I've been raised in a leftwing oriented family and I still hold many leftwing views, and I'm denifitely favorable to socialist institutions and other ways to put society over my needs. Yet, unlike you, I can't in good conscience just say that I do so because my ancestors did and the tradition can't be broken. That's why I tried my best to conciliate those views with the only values that make sense to me: freedom and equality. Resulting with the freedom distribution thing.
That's your personal take; I am only giving an example to show you why Muslims might not want to accept Western values shoved down their throat, as helpfully demonstrated across the Arab world.
Asking who's freedom is more important is irrelevant, beside the fact that I already said everyone deserves the same, because your gun and smoking examples are unrelated to such a problem: the freedoms to be lost and gained are different, so the only question is "what freedoms are more important, and what can be sacrificed?" And I agree that there are cases where it is not possible to decide objectively and where freedom is not easy to divide equally with an absolute judgement. Yet, this is hardly the case for religious impositions, as they usually result in no freedom gained for anyone, making the judgement rather easy.

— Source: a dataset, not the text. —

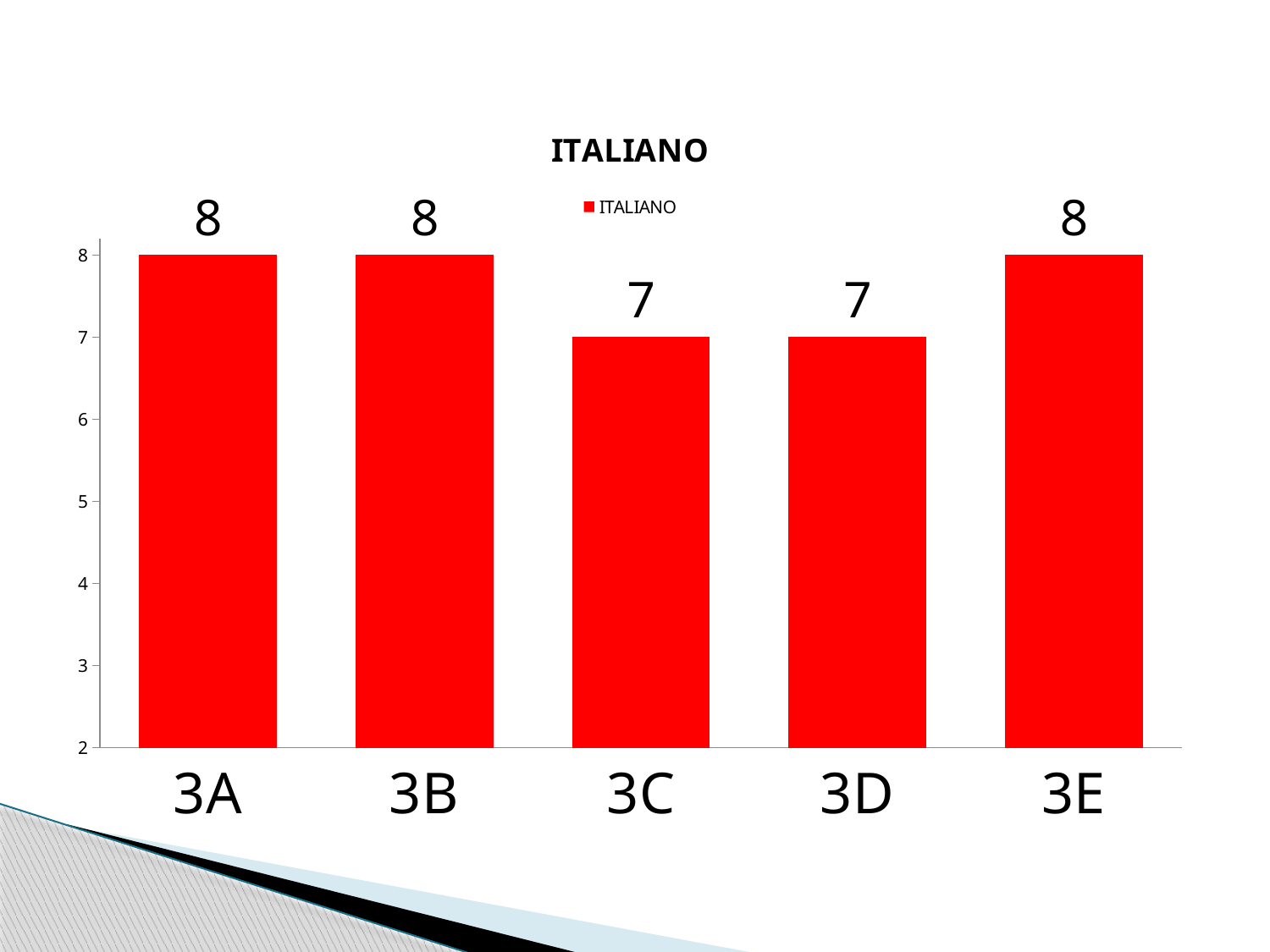
What is the value for 3A? 8 Which category has the lowest value, 3B or 3C? 3C What is the title of the chart? ITALIANO What is the value for 3E? 8 What is the value for 3D? 7 How many series does the legend list? 1 What colour are the bars? red How many categories are shown on the x axis? 5 What is the value for 3C? 7 What is the difference between the values for 3B and 3D? 1 What kind of chart is shown? bar chart Is the value for 3C greater or less than 8? less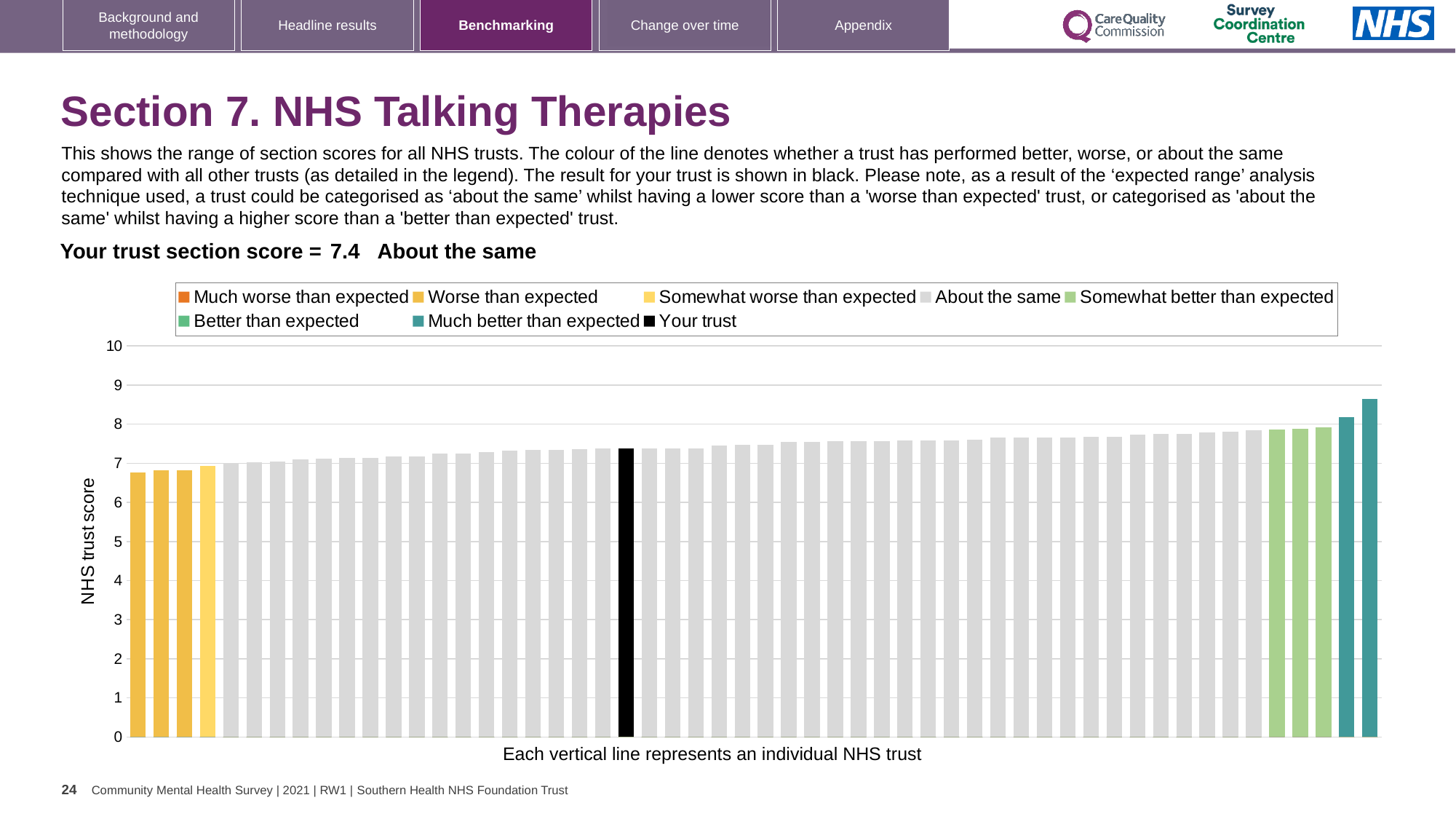
How many bars are coloured as 'Much better than expected'? 2 Is the value of the shortest bar greater or less than 7? less Do the bar values rise or fall from left to right along the x axis? rise Which benchmarking category is your trust placed in for this section? About the same Is the value of the tallest bar greater or less than 8? greater What is the section score for your trust shown on the slide? 7.4 Is the value for your trust greater or less than 7? greater How many entries does the chart legend list? 8 Which legend category does the shortest bar belong to? Worse than expected Which legend category does the tallest bar belong to? Much better than expected What kind of chart is shown on the slide? bar chart What is the title of the vertical axis? NHS trust score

No they aren't. Who's freedom is more important IS the question. You claim that the question should be ''what freedoms are more important, and what can be sacrifised?", that's essentially the same question. And I disagree, with religious impositions, there are usually freedom gains. By taking away and accusing Sharia law of being barbaric when in most cases it isn't, the problem is with you, and not the Muslims, because you're taking their freedom to practice their own laws (which is what most want these days), or at the very least, decrying it as demonic, and painting an unfairly negative picture of it. When France tried to ban the Burqa itself, that's infringing on religious freedom. When Switzerland banned the construction of minarets, that is infringing on religious freedom. When the US tried to ban the building of a mosque at ground zero, that is infringing on religious freedom.
Sounded like we have no other factors to weigh in. Anyway.
Yes there are others. Culture, tradition, peoples' choice, societal good, just to name a few.
I don't get it? All I was saying is that if you can consider good Muslims the ones that live in progressive nations, as you seem to do, then there is no reason why another community should limit the freedom of its people since the progressive nations prove that good, true Islam can coexist with freedom. I'm really not taking any western nation as a model, I'm considering exclusively progressive and conservative Muslim nations.
Yes, and I countered it by stating that even if a few Muslim communities progress (and they don't even ''
rogress'' like Westerners think they do), there's no basis that all Muslims communitites need, will, should, simply because cultures and countries are different even internally. What I discuss as progress here is not your progress of democracy and liberalism, it's progress of adapting Islam to more modern contexts, whilst still holding on very strongly to their beliefs.
But how am I supposed to take their beliefs seriously, if they are so much contradictory? Basically it's like if someone told you: "I would never kill you, it's a bad thing and it's against my values. But you know that guy who told me I should kill you? He was totally right." (killing is just an example.)
Those are radicals. Would asked you to trust them? Talk to more Muslims. Most don't agree with killing of any form, even if the Quran states it.
Slavery was a bit of an hyperbole I guess, but you are failing to answer my point. When I said that, I obviously weren't referring to the ones who are happy and satisfied with Islam, but to the ones that would happily live without it, yet are FORCED to adapt just because they live in the same nation. I think that is the core point: just like we can't assume the fanatics are representative of the whole Muslim community, you can't assume that the happy and proud Muslim community is representative of every single individual living in a Muslim country and thus subject to Islamic impositions. Even when you talk about tradition, you have to realize that while the majority is favorable to it, there will always a minority of people who disagree, but the tradition is forced over them.
I disagree. If the majority agrees, then the majority wins, which is the brutal nature of democracy and Sharia law is enacted, unless you're telling me that your democratic system is disposable. Furthermore, people ahve a choice; in Nigeria, only the Northern states have Sharia law. Like several Middle Eastern countries, Egypt recognizes Sharia as part of its jurisprudence but chooses not to enforce severe Hadd penalties as part of state law. Furthermore, other denominations are not subject to Sharia law, only Nigerian Muslims. Instead, adultery is often punished with short prison sentences. I answered your point raised.